Set problem:
Render the lines from the one containing "Out of the candidates" through the end of the entries as a Markdown table with the columns Row and Line, giving each line its row number and leaving out any blank lines.

Excerpts from a spatial dataset:
== == ==

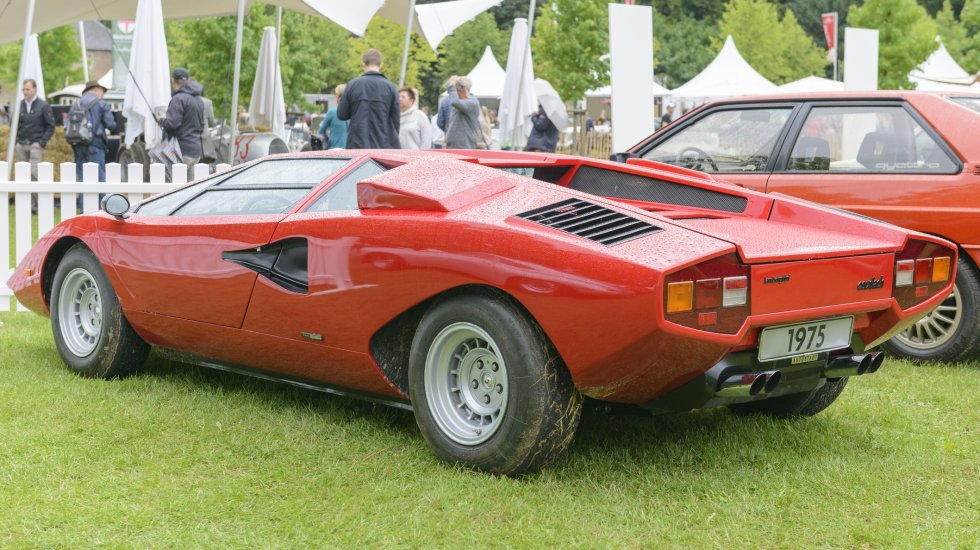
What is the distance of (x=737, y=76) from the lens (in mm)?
32312

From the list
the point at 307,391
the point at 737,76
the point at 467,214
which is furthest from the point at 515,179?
the point at 737,76

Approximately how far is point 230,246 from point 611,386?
77.1 inches

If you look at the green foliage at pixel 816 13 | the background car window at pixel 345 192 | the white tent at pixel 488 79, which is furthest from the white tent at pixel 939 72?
the background car window at pixel 345 192

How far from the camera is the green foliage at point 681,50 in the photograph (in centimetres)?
6538

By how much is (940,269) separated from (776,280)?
105 cm

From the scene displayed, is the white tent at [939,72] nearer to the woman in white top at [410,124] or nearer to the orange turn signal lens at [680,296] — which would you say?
the woman in white top at [410,124]

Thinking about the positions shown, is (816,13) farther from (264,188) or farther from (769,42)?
(264,188)

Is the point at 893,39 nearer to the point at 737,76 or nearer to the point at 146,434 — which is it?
the point at 737,76

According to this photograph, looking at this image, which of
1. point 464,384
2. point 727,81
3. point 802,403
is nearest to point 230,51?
point 727,81

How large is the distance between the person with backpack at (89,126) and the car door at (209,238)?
394 inches

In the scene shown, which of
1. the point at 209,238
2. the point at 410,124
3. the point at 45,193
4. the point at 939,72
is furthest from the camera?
the point at 939,72

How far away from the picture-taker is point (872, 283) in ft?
12.6

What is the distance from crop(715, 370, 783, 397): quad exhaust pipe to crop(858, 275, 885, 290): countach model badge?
0.49 metres

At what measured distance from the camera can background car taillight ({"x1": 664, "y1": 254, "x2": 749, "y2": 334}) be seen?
330cm
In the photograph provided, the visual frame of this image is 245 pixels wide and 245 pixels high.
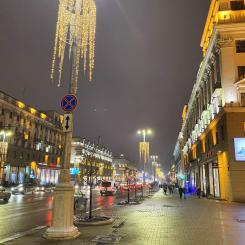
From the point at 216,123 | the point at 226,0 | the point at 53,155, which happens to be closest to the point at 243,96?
the point at 216,123

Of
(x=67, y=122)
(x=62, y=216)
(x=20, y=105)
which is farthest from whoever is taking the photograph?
(x=20, y=105)

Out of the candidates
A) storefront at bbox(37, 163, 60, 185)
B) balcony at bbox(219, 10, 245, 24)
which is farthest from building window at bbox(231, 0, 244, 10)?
storefront at bbox(37, 163, 60, 185)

== == ==

The answer:
| Row | Line |
|---|---|
| 1 | Out of the candidates |
| 2 | A) storefront at bbox(37, 163, 60, 185) |
| 3 | B) balcony at bbox(219, 10, 245, 24) |
| 4 | which is farthest from building window at bbox(231, 0, 244, 10)? |
| 5 | storefront at bbox(37, 163, 60, 185) |